LDN200 - Neubau funktioniert nicht

Moin liebes Lage-Team,

Ihr findet das Argument nicht überzeugend, dass viel Neubau bestehende Mieten senken können. Ihr argumentiert, dass Neubauwohnungen eher hochpreisig vermietet werden. Könnt ihr trotzdem etwas genauer erklären, warum ihr davon nicht überzeugt seid? Bei gleichbleibender Nachfrage senkt ein steigendes Angebot doch normalerweise den Preis.

Beste Grüße

Zunächst mal gelten solche simplen makroökonomischen Theorien nur in idealen Märkten, also insbesondere dann, wenn alle Teilnehmer des Marktes wirklich frei sind in ihren Entscheidungen. Das gilt für Wohnungen natürlich nicht, denn man will ja nicht unter einer Brücke schlafen … Die Nachfrageseite ist also alles andere als frei darin, eine Wohnung zu mieten oder nicht.

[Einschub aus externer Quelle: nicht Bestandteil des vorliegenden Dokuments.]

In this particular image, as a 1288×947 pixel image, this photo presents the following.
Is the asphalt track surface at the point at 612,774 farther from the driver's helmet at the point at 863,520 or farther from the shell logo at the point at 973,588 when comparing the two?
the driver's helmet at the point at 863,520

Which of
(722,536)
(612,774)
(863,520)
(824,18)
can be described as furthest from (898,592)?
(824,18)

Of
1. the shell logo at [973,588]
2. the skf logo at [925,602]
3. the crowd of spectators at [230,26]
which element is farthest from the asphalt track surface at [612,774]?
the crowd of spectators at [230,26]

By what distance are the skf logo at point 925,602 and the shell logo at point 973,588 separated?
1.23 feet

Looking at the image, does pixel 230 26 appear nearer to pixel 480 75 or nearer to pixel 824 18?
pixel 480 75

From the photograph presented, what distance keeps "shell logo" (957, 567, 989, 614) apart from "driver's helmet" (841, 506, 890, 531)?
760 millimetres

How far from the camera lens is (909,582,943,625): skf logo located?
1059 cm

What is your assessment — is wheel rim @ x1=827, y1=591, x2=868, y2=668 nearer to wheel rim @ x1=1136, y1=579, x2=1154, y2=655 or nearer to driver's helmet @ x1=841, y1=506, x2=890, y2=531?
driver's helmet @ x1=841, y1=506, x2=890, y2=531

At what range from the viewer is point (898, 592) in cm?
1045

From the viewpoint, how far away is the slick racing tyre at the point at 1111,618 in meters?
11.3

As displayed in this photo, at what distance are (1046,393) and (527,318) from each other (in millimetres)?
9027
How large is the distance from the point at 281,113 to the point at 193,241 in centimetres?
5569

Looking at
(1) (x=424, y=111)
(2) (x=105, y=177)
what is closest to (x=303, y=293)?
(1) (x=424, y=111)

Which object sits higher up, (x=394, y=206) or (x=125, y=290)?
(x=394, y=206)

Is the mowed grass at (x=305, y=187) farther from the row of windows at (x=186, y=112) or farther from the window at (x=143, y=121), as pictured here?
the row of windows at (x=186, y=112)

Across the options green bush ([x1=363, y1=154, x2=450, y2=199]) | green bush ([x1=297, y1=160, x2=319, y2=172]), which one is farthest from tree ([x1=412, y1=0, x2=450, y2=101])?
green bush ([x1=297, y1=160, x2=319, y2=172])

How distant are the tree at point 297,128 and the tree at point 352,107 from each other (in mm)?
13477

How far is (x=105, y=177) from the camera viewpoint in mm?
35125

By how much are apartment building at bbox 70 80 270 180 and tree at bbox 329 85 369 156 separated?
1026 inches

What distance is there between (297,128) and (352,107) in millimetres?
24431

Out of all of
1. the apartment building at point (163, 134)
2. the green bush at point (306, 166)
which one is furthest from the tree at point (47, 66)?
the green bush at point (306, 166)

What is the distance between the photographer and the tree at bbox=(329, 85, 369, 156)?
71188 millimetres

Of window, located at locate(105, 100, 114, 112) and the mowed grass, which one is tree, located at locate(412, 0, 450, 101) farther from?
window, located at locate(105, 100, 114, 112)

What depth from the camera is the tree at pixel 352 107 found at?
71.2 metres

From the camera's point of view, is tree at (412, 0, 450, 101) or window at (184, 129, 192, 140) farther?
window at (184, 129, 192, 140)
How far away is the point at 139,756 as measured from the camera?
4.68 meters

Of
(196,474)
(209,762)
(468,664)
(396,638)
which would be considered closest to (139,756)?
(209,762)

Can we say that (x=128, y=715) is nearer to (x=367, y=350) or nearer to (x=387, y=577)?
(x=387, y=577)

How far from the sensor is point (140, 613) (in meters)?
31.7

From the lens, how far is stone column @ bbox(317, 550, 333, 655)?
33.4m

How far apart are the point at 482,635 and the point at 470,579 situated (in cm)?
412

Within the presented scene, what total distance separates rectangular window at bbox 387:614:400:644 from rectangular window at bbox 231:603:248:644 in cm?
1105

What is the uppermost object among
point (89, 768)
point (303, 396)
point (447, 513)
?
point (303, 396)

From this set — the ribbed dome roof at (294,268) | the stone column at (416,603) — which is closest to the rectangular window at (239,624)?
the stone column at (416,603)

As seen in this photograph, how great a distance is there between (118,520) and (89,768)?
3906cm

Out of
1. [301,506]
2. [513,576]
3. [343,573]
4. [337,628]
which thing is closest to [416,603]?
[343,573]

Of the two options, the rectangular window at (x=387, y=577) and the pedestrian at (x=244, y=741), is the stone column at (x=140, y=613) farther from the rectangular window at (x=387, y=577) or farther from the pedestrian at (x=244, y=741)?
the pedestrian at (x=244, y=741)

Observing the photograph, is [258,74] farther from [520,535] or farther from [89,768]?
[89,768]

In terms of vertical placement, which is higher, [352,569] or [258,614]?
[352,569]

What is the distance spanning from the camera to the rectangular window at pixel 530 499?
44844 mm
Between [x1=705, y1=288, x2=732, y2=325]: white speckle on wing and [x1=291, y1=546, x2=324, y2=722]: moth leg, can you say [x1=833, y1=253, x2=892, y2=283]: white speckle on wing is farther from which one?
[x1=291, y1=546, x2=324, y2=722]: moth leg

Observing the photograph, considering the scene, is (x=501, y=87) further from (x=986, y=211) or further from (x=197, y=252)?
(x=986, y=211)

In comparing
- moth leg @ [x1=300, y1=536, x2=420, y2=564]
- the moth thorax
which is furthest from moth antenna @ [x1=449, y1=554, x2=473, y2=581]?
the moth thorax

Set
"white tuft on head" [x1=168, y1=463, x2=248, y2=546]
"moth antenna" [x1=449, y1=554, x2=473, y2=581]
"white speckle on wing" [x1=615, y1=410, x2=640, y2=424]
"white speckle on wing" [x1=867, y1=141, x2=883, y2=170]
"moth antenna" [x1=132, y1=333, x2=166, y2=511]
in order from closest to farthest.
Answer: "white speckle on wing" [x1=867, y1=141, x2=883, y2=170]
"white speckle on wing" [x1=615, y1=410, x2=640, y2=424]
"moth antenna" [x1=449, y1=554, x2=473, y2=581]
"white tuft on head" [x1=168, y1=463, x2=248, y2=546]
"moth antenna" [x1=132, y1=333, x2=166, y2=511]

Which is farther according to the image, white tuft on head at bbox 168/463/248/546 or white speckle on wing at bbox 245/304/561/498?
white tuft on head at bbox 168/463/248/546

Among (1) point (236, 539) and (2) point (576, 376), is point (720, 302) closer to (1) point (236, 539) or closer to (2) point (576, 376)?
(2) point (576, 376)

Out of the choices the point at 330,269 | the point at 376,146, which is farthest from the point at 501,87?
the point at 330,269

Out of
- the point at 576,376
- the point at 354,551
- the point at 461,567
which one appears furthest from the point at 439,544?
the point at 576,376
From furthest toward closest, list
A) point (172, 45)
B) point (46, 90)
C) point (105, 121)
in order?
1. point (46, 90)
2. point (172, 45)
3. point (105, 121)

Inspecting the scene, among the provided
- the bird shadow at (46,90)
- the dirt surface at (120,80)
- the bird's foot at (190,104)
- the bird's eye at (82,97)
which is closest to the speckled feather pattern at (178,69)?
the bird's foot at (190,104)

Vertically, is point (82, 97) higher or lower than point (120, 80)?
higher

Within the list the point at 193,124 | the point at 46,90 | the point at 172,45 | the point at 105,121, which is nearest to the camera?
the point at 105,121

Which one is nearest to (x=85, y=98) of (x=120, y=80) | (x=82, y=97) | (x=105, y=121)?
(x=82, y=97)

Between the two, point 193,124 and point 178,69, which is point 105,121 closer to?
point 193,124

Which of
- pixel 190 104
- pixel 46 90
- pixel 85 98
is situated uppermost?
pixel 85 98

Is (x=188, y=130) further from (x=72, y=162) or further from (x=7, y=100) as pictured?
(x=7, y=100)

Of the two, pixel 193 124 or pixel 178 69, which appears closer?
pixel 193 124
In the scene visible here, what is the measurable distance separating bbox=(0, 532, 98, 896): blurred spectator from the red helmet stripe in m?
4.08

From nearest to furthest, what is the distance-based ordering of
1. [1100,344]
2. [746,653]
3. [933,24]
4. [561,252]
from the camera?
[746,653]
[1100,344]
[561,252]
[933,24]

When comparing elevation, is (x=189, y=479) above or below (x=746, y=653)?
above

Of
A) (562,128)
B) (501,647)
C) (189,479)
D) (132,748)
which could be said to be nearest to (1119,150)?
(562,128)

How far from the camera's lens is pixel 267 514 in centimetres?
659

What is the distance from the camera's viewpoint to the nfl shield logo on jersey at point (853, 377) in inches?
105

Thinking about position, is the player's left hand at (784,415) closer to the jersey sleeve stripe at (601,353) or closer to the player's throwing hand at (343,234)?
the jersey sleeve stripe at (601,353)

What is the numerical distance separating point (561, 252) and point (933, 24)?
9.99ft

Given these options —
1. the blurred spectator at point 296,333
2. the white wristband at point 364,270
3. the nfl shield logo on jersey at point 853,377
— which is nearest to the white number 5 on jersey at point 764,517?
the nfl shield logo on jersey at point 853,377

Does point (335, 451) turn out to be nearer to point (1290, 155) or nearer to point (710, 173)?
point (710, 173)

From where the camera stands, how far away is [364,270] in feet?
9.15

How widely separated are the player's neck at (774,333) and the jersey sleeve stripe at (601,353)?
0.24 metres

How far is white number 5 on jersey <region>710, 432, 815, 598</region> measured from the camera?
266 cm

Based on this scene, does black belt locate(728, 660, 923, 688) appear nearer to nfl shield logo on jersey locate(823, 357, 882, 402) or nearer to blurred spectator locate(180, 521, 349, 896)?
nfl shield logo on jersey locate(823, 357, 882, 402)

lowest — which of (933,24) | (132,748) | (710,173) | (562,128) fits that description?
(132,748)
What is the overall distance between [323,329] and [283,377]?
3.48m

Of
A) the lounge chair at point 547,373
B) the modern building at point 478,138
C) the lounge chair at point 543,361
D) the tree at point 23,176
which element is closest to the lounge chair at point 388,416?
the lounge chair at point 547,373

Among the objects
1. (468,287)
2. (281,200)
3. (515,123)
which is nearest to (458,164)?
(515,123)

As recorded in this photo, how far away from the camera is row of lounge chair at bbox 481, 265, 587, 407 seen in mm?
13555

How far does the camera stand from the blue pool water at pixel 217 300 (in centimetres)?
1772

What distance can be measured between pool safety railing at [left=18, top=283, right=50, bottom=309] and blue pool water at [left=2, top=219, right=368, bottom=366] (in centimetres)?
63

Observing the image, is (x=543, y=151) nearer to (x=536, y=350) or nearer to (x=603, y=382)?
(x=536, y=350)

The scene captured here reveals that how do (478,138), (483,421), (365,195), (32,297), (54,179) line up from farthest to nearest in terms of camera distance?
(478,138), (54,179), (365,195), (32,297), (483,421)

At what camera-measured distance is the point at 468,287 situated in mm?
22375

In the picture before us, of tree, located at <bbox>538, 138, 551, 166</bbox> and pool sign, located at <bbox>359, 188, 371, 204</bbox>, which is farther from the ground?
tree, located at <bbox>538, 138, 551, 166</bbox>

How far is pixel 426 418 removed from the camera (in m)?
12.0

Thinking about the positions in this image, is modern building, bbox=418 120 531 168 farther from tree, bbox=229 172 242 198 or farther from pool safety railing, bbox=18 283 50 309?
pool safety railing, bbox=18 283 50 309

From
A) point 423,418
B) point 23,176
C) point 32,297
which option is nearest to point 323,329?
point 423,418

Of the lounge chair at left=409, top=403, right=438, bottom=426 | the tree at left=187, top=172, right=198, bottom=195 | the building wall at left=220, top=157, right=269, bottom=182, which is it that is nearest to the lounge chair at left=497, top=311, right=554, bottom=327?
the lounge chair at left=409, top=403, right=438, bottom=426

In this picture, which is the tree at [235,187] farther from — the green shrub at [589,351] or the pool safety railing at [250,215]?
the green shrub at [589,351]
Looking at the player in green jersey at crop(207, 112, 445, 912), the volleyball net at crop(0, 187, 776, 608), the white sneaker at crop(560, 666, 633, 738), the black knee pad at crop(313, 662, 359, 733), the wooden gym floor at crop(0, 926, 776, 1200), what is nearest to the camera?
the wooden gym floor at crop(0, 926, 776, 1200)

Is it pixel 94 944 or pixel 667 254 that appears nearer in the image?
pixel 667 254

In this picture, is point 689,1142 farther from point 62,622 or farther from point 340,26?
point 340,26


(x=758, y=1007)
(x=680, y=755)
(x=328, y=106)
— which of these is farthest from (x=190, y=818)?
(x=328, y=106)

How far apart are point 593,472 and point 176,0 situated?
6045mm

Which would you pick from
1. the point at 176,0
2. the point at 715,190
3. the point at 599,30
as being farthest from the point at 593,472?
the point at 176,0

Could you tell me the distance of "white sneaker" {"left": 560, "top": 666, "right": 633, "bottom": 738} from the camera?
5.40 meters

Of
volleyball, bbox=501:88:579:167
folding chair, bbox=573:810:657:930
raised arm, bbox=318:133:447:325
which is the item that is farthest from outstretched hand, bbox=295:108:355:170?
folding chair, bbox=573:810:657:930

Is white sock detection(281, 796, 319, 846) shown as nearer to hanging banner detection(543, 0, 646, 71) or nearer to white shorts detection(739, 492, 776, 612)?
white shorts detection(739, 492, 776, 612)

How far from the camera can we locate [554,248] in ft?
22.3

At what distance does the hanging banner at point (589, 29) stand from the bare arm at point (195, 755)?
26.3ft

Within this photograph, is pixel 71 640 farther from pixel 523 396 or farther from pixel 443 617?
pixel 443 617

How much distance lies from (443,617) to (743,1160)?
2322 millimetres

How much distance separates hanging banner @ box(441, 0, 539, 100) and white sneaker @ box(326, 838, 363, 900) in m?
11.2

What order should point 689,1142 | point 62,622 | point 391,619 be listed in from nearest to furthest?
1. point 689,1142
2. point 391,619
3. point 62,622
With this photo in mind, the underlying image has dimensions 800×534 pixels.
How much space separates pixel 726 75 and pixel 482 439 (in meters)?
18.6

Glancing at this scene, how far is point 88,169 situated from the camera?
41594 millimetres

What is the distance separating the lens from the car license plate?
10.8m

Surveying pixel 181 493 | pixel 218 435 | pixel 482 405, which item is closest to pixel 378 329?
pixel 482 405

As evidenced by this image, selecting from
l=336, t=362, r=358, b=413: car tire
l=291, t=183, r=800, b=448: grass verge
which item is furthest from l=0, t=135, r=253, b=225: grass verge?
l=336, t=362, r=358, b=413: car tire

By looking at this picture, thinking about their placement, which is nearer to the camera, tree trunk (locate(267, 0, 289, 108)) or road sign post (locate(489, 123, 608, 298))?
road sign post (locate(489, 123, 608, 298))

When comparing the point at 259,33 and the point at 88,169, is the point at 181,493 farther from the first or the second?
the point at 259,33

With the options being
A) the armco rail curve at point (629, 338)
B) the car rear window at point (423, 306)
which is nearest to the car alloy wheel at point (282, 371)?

Aber selbst wenn man das einmal außen vor lässt funktioniert die Idee hier nicht, und zwar u.a. aus den Gründen, die wir in der Lage schon besprochen haben: Neubauten sind einfach viel zu teuer, man kann sie nicht für fünf Euro oder acht Euro anbieten, weil man sonst Verluste machen würde.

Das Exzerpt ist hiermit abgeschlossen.